Please write out the material from the line with "Does the yellow" to the line with "116625 millimetres", swapping "yellow foliage" for "autumn leaves" and keeping all else unchanged.

[begin Data section]

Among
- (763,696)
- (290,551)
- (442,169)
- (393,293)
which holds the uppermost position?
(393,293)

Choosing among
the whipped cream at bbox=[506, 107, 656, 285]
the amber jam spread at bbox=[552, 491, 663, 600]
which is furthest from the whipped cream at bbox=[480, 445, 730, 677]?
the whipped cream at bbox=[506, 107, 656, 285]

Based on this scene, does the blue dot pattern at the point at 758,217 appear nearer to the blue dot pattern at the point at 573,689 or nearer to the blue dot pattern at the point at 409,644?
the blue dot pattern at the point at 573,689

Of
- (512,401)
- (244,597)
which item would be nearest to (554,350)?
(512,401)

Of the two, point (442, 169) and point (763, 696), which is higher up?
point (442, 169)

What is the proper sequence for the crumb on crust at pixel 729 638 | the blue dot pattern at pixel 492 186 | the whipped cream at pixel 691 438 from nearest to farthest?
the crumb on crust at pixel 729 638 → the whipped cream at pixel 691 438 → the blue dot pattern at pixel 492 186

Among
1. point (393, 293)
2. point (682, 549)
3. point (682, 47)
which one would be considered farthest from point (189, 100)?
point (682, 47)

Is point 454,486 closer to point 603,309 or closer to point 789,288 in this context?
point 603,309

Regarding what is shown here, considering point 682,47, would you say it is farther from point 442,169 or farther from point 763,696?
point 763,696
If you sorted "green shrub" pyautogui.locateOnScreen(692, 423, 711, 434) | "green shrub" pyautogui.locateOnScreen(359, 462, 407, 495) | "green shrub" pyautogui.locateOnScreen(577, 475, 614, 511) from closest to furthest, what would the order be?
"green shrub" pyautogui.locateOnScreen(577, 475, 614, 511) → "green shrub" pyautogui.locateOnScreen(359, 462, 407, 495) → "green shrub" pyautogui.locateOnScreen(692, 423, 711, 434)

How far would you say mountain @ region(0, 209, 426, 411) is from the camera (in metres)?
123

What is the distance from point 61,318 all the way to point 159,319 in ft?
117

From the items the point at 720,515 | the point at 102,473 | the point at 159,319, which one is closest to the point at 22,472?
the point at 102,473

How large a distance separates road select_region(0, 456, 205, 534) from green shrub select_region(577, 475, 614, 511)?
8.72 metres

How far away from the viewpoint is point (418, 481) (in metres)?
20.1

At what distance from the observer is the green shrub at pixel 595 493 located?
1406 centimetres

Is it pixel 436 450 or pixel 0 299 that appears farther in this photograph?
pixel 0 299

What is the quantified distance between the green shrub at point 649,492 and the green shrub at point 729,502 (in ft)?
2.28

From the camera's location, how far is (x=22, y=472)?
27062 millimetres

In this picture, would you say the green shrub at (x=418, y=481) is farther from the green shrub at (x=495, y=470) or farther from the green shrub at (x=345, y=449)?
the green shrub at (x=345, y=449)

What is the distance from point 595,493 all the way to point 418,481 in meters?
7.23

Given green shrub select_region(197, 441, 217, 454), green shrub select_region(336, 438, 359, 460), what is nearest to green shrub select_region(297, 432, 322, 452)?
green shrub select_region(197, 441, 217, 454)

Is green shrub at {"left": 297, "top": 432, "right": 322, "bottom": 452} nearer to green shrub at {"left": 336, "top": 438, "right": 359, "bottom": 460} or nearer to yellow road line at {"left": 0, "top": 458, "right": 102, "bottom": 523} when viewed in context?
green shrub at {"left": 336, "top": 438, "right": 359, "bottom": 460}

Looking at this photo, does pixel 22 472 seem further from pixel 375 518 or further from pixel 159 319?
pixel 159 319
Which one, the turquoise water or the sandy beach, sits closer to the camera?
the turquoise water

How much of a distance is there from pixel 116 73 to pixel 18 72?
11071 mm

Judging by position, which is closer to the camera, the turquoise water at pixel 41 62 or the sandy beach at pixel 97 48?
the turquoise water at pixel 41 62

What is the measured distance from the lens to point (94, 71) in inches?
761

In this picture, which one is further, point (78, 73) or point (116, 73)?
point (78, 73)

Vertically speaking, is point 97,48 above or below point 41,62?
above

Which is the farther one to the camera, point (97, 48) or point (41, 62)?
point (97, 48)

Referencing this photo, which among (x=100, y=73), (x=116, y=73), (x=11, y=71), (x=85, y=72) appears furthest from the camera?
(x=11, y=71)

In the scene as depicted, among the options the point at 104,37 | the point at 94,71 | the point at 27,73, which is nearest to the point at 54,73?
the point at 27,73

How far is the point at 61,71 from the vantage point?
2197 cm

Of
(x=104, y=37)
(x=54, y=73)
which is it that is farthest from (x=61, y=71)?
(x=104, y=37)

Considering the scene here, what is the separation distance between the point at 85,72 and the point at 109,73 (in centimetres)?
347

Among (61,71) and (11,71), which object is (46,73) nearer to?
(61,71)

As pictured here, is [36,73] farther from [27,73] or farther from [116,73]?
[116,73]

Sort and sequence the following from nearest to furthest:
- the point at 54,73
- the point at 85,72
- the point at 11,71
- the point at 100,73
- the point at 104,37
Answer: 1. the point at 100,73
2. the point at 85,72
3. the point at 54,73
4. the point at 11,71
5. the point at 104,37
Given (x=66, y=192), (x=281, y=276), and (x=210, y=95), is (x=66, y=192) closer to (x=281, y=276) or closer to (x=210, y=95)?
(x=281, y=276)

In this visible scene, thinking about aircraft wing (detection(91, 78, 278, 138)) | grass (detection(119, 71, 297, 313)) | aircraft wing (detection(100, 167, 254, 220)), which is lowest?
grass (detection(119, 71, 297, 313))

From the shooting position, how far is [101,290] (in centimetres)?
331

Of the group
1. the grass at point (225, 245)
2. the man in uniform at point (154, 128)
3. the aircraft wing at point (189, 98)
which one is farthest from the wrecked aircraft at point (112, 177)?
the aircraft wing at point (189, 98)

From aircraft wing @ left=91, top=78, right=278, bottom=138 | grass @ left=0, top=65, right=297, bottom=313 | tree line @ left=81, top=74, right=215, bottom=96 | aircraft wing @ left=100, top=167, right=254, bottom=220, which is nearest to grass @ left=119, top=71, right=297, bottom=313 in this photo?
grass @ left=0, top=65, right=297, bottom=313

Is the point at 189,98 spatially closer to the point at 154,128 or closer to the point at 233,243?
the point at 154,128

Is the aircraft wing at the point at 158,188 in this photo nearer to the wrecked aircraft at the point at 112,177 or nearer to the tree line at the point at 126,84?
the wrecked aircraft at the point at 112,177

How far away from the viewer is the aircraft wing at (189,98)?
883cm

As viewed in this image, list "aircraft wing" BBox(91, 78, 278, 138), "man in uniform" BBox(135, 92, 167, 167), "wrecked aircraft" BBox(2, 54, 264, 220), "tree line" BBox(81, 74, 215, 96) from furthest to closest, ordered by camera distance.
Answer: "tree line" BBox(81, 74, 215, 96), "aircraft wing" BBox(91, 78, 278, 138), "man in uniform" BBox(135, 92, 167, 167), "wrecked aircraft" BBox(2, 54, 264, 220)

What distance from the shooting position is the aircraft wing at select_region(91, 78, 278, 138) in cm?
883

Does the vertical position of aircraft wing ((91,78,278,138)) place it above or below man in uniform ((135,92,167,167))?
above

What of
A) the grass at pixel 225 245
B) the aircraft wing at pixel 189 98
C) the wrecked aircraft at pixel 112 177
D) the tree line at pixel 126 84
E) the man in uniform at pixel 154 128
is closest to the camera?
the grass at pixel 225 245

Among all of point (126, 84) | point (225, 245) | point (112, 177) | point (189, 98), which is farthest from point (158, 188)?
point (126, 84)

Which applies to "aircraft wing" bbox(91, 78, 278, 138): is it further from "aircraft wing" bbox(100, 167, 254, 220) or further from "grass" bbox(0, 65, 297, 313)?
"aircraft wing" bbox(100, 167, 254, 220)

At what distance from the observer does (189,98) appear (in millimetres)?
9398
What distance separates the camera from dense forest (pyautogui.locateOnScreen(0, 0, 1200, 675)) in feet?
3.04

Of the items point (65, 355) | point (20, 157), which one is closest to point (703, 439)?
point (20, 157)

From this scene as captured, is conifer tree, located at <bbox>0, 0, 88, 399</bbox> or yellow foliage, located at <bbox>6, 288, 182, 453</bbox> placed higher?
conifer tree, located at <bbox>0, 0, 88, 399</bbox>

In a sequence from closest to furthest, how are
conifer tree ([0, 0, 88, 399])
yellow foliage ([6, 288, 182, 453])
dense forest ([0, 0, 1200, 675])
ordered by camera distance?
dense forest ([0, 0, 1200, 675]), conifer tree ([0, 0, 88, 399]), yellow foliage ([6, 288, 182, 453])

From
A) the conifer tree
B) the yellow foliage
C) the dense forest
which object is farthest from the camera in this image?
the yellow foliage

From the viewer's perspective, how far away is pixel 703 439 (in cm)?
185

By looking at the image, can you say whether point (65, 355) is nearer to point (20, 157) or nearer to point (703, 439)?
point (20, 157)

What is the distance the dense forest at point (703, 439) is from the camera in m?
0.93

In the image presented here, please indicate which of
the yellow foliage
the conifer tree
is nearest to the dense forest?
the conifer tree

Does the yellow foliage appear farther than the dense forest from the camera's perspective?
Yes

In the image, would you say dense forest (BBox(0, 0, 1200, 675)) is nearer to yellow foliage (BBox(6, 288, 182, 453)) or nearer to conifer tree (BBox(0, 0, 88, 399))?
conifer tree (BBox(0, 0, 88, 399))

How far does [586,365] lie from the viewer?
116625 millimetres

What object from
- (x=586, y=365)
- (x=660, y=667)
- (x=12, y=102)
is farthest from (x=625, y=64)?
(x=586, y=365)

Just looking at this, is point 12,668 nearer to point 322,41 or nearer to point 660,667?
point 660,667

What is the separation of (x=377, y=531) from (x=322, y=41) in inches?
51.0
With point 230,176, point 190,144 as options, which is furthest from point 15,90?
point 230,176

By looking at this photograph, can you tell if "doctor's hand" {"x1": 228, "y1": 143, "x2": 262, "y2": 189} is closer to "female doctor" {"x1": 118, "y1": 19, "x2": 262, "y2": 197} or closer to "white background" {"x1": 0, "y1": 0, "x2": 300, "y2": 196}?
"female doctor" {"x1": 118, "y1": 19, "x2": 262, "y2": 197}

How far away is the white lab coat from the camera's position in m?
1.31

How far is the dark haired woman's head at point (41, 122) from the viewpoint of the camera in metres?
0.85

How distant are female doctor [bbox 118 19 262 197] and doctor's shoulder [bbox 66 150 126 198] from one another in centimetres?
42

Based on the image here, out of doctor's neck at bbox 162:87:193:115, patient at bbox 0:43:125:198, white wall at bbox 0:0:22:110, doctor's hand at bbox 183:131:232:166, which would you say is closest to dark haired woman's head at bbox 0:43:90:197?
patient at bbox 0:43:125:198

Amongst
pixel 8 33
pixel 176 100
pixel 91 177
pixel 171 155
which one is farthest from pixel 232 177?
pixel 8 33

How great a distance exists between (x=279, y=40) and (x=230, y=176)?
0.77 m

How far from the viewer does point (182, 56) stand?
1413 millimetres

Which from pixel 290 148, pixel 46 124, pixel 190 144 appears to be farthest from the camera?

[end Data section]

Solution for this problem
Does the autumn leaves appear farther than the dense forest from the camera's perspective?
Yes

In the image, would you say dense forest (BBox(0, 0, 1200, 675)) is nearer to autumn leaves (BBox(6, 288, 182, 453)) or nearer to conifer tree (BBox(0, 0, 88, 399))?
conifer tree (BBox(0, 0, 88, 399))

How far does [586,365] lie from the viewer?
116625 millimetres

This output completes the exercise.